Records shown:

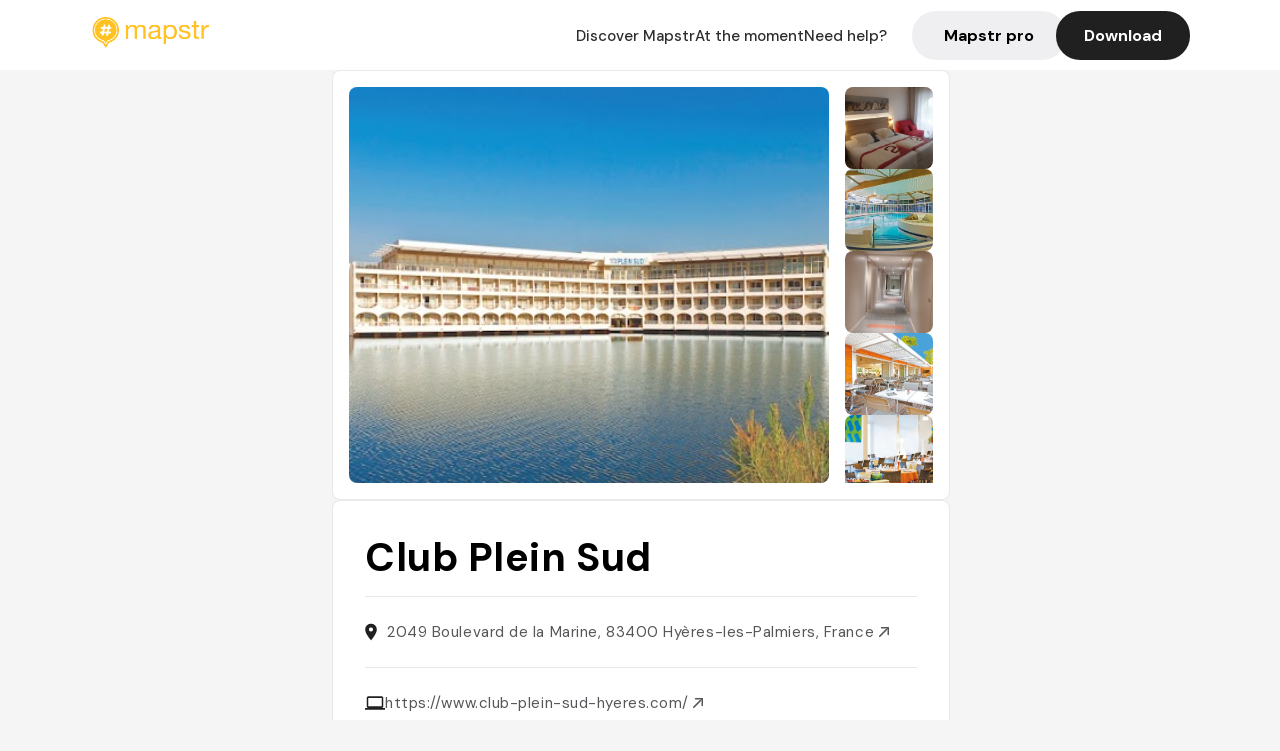

--- FILE ---
content_type: text/javascript; charset=utf-8
request_url: https://app.link/_r?sdk=web2.86.5&_t=1546809981731755585&branch_key=key_live_dbc5wsKNveuCgwCRZPWBmikgzvc1ghEx&callback=branch_callback__1
body_size: 74
content:
/**/ typeof branch_callback__1 === 'function' && branch_callback__1("1546809981731755585");

--- FILE ---
content_type: text/javascript; charset=utf-8
request_url: https://app.link/_r?sdk=web2.86.5&branch_key=key_live_dbc5wsKNveuCgwCRZPWBmikgzvc1ghEx&callback=branch_callback__0
body_size: 73
content:
/**/ typeof branch_callback__0 === 'function' && branch_callback__0("1546809981731755585");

Task statement:
An exact copy of every entry, without pictures, should be your output.

Solved exercise:
--- FILE ---
content_type: text/javascript; charset=utf-8
request_url: https://app.link/_r?sdk=web2.86.5&_t=1546809981731755585&branch_key=key_live_dbc5wsKNveuCgwCRZPWBmikgzvc1ghEx&callback=branch_callback__1
body_size: 74
content:
/**/ typeof branch_callback__1 === 'function' && branch_callback__1("1546809981731755585");

--- FILE ---
content_type: text/javascript; charset=utf-8
request_url: https://app.link/_r?sdk=web2.86.5&branch_key=key_live_dbc5wsKNveuCgwCRZPWBmikgzvc1ghEx&callback=branch_callback__0
body_size: 73
content:
/**/ typeof branch_callback__0 === 'function' && branch_callback__0("1546809981731755585");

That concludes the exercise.